### Task goal
Repeat all the data exactly, and where a record holds a picture, leave that picture out.
------------
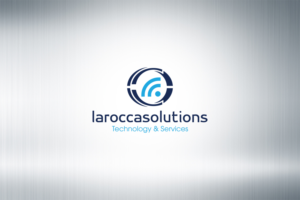Diseño de Logo por Ather Ali Khan para laroccasolutions | Diseño: #9748314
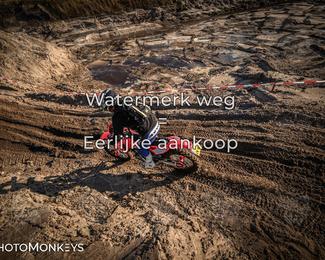 Offroad Rit Noordwolde – OTR 15-02-2026 photo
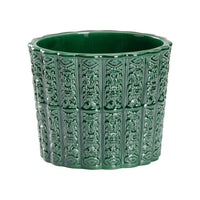 Chelsea House Brandywine Planter - Green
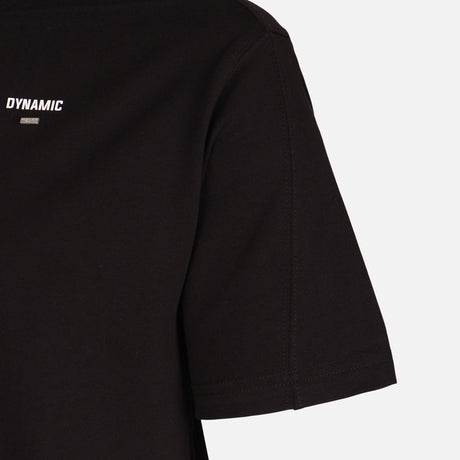 Men Short Sleeve T-Shirt Over Size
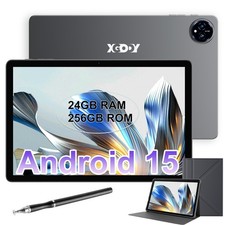 2025 Andoird Tablet Tab 5GWIFI 11in 24GB+256GB Dual Sim WIFI Unlocked 8000mAh PC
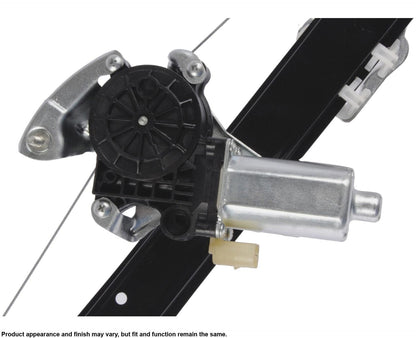Cardone New Power Window Motor and Regulator Assembly 82-3006DR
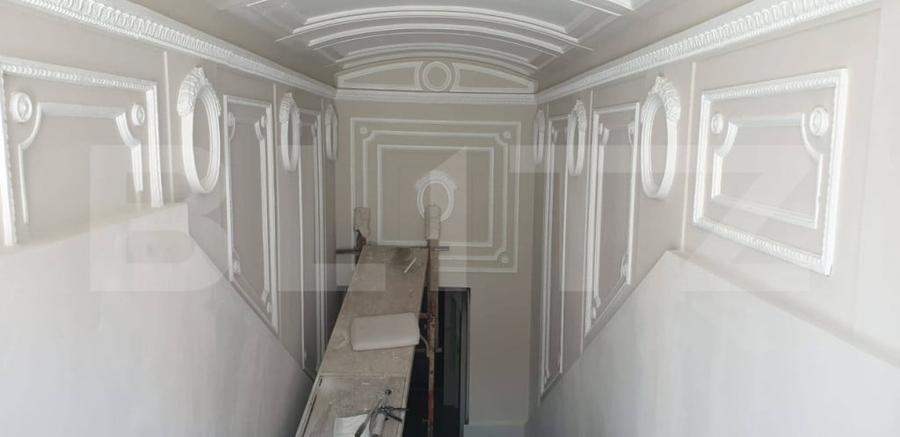 Ocazie, spatiu comercial exclusivist, 639 mp, Pta. Victoriei - 12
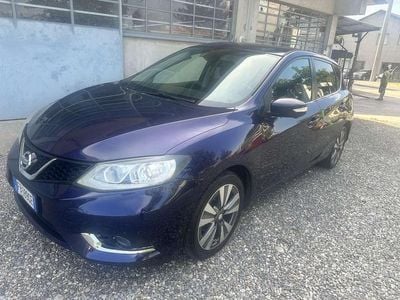 Nissan Pulsar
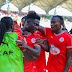 SIMBA SC YAANZA VYEMA MAKUNDI KOMBE LA SHIRIKISHO AFRIKA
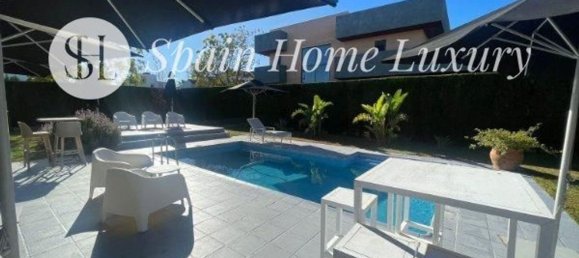 5 bedrooms House in Betera, Spain No. 117920 35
------------
### Finished task
Diseño de Logo por Ather Ali Khan para laroccasolutions | Diseño: #9748314
 Offroad Rit Noordwolde – OTR 15-02-2026 photo
 Chelsea House Brandywine Planter - Green
 Men Short Sleeve T-Shirt Over Size
 2025 Andoird Tablet Tab 5GWIFI 11in 24GB+256GB Dual Sim WIFI Unlocked 8000mAh PC
Cardone New Power Window Motor and Regulator Assembly 82-3006DR
 Ocazie, spatiu comercial exclusivist, 639 mp, Pta. Victoriei - 12
 Nissan Pulsar
 SIMBA SC YAANZA VYEMA MAKUNDI KOMBE LA SHIRIKISHO AFRIKA
 5 bedrooms House in Betera, Spain No. 117920 35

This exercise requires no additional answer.